M-Pesa is in eight countries and has begun offering savings accounts and other banking services in some markets. The system is more successful than traditional banks because it gives people an efficient way of sending small sums and doesn’t require a bank account, Collymore said.
Vodafone entered Africa in 1994, the year South Africa ended Apartheid, as one of the founding partners of Vodacom Group. Fixed-line provider Telkom South Africa sold its stake in Vodacom to Vodafone in 2008. A year later the company floated its shares in Johannesburg. They have more than doubled since the initial public offering through yesterday, compared with a 27 percent increase for Vodafone. MTN Group Ltd., Africa’s largest wireless carrier and the No. 2 operator in South Africa, has gained 58 percent over that time period.
Vodafone rose as much as 1.8 percent to the highest level in two months, trading up 1.5 percent at 164.75 pence as of 2:27 p.m. in London. The company has a market value of $129 billion.

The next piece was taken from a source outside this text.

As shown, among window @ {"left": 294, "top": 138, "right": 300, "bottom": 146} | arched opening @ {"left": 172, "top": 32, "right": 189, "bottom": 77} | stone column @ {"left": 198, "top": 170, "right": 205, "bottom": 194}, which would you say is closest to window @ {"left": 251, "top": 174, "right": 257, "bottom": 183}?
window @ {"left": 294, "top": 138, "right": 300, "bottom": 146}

Vodacom slipped 3 percent to 122.92 rand on the Johannesburg exchange, after reaching a record 129.6 rand on Jan. 4. MTN slipped 0.4 percent to 179.70 rand.
While Africa is a priority for Vodafone and rivals such as France Telecom SA, they must grapple with limited infrastructure. Vodafone also faces a growing challenge from MTN, which has 183 million subscribers in 22 African and Middle Eastern markets. “Intense competition” has forced Vodacom to cut rates for mobile broadband in order to take market share, Co-CEO Shameel Joosub said on a conference call in November.
Vodacom’s average revenue per megabyte in the six months ending in September fell 24 percent from a year earlier in South Africa as average monthly usage on smartphones grew 46 percent.
Shifting regulatory environments and corruption have been “a constant struggle” for Vodafone in some markets, Read said. And last year, Vodafone’s unit in the Democratic Republic of Congo was ordered to pay $21 million to settle a dispute with a contractor.
The network investment needed on the continent will be on the order of tens of billions of dollars, predicts Issam Darwish, CEO of African wireless tower company IHS, which has operations in Nigeria, Ghana and Sudan. Much of the cost comes from the need to include backup generators and batteries to guard signals against power failures -- not something carriers in the U.S. and Europe have to worry about, he said.
“In Africa, it’s a totally different game -- you have to install your power supply in most cases,” Darwish said. “It’s a massive, massive capital expenditure.”